Eppure la situazione è seria, soprattutto per le famiglie che assistono i parenti disabili, i quali chiedono di poter avere una vita sessuale quanto più possibile normale.

Non è raro infatti che, proprio per garantire questo diritto, sancito come uno dei bisogni primari anche dalla Carta Fondamentale dei Diritti dell’Uomo, alcuni genitori accompagnino i figli disabili dalle prostitute affinché possano vivere la sessualità, con tutte le possibili implicazioni del caso, spesso estremamente negative: prima di tutto, infatti, in questo modo si incoraggia il traffico di esseri umani e si può rischiare l’accusa di favoreggiamento della prostituzione; in secondo luogo, le prostitute possono rifiutarsi di avere un rapporto sessuale con il disabile, oppure chiedere alla famiglia, nel caso in particolare degli escort uomini, un prezzo per una prestazione che può aggirarsi sui 3 o 4000 euro. Con la conseguenza che molti ragazzi e ragazze disabili, di fronte al rifiuto, finiscano per vivere questa esperienza in maniera drammatica, uscendone quasi traumatizzati. Infine, e non è un aspetto irrilevante, non è detto che una prostituta sappia gestire il corpo di un disabile.

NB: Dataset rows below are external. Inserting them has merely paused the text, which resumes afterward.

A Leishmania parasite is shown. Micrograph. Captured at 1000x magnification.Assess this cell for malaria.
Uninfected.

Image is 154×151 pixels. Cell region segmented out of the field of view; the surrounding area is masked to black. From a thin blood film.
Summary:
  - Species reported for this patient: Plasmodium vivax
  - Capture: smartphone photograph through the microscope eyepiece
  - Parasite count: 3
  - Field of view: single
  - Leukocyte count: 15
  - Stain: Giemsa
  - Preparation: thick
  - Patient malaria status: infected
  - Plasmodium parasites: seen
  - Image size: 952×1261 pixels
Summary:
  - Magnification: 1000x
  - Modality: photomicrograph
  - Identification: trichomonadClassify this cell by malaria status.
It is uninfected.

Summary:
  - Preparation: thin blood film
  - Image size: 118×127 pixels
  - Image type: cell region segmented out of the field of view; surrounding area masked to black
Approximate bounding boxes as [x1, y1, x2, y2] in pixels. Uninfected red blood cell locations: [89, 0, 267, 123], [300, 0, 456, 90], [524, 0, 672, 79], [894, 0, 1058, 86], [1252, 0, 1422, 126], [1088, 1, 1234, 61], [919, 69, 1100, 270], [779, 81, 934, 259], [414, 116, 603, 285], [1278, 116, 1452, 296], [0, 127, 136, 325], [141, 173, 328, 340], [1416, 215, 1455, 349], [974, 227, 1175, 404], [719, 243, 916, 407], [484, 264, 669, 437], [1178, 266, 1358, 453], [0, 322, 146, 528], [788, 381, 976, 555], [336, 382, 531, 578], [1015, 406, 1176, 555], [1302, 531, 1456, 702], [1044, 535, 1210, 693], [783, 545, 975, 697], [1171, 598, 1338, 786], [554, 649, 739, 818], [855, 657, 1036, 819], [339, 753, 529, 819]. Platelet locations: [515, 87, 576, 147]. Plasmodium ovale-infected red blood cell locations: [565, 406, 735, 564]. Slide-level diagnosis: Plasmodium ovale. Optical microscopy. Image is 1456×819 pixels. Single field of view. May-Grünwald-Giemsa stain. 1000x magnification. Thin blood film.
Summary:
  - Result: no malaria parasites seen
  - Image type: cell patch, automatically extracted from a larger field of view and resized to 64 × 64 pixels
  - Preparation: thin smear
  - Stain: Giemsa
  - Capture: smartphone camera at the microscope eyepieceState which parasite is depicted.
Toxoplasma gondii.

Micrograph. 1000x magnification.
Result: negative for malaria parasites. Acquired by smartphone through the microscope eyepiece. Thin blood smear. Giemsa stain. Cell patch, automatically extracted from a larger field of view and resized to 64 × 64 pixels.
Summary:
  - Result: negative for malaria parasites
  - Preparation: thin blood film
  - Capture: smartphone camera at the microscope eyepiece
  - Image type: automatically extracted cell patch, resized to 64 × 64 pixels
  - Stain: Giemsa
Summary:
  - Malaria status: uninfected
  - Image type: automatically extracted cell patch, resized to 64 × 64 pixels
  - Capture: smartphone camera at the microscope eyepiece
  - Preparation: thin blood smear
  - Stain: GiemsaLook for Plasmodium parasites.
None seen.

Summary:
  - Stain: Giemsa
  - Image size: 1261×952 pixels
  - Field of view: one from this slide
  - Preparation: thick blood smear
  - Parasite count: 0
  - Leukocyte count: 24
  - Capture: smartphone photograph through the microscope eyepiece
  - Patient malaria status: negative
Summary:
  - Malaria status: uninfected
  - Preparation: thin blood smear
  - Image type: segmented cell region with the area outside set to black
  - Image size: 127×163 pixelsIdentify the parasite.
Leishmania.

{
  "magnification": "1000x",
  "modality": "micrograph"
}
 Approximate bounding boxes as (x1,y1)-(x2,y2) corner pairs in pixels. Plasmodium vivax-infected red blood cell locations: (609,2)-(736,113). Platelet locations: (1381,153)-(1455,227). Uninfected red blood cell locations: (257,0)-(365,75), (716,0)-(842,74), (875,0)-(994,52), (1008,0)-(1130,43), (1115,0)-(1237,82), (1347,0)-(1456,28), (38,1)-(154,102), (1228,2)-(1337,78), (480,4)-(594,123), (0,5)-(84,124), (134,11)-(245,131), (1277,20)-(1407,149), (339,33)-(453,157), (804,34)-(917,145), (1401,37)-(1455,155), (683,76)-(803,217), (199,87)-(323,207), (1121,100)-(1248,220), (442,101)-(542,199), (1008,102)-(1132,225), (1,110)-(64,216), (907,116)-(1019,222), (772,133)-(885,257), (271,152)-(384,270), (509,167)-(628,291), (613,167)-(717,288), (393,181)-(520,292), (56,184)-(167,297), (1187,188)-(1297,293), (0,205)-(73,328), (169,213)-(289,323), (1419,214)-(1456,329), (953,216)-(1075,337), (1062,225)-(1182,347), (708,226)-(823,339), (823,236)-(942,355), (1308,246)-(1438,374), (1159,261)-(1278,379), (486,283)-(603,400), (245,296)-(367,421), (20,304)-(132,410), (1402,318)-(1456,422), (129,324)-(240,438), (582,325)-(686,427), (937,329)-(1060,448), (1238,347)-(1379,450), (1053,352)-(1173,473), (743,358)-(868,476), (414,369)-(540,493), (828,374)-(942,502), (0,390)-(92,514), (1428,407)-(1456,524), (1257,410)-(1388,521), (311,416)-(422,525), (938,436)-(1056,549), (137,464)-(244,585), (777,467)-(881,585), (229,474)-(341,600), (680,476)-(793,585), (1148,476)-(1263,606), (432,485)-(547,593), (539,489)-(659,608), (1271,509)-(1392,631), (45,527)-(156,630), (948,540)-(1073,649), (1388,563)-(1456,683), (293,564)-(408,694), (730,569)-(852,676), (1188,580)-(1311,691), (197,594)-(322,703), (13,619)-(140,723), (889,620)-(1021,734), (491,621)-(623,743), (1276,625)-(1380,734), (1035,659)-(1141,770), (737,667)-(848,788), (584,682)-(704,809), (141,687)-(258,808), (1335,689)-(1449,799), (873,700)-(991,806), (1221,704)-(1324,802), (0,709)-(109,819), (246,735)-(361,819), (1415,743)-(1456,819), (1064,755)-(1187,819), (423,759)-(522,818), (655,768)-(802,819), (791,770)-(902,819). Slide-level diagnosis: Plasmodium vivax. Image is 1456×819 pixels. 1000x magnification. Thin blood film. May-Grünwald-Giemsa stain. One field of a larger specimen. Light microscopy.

Proprio per far capire quanto sarebbe importante istituire la figura dell’assistente sessuale, per i disabili, il regista siciliano Francesco Cannavà ha girato Because of my body: si tratta di un documentario che segue passo passo il percorso di formazione di 17 persone che, a febbraio 2018, andranno a completare il loro percorso da assistente sessuale con i tirocini, dopo aver seguito un corso teorico diretto da specialisti, avvocati, psicologi e sessuologi. L’associazione Lovegiver, infatti, guidata da Maximiliano Ulivieri, continua a organizzare corsi per chiunque sia interessato a ricoprire questo ruolo, benché la legge non lo riconosca.

Dico sempre che nella sessualità siamo tutti persone disabili, è una sfera piena di conflittualità e contraddizioni – spiega Cannavà a TPI – Il documentario si rivolge a tutti per questo motivo: far emergere dal buio questa problematica, partecipare a una rivoluzione culturale e aiutare tutte le famiglie che stanno vivendo il problema, come le madri costrette a masturbare i figli perché non sanno che esistono altri metodi“.

Il documentario, le cui clip sono visibili a questo link, e tutte le altre iniziative legate (come il progetto fotografico di Anna Pierobon) coinvolgono, continua ancora il regista, “tutte le famiglie italiane da nord a sud, dove da sempre si vive il dramma di non sapere o di non potere aiutare i disabili presenti nel nucleo familiare, in primis perché è stesso lo stato italiano a non fornire gli strumenti per superare l’ostacolo“.

L’obiettivo, ovviamente, è anche quello di superare il forte pregiudizio ancora insito nella cultura, per cui “la disabilità, specie quando è fisica e motoria, è considerata ancora come una deformità o una mostruosità“. Insomma, occorre smettere di considerare il disabile come un essere incapace di provare emozioni, sentimenti e, ovviamente, pulsioni anche fisiche, e iniziare a considerare davvero la possibilità di far godere le persone con handicap fisici o cognitivi del proprio diritto a vivere il sesso. In fondo, è lo stesso Francesco Cannavà a ricordarlo:

Quando si superano le barriere sensoriali della vista, e si riesce a vedere la persona per quello che è dentro, ecco che le differenze tra disabili e normodotati si annullano.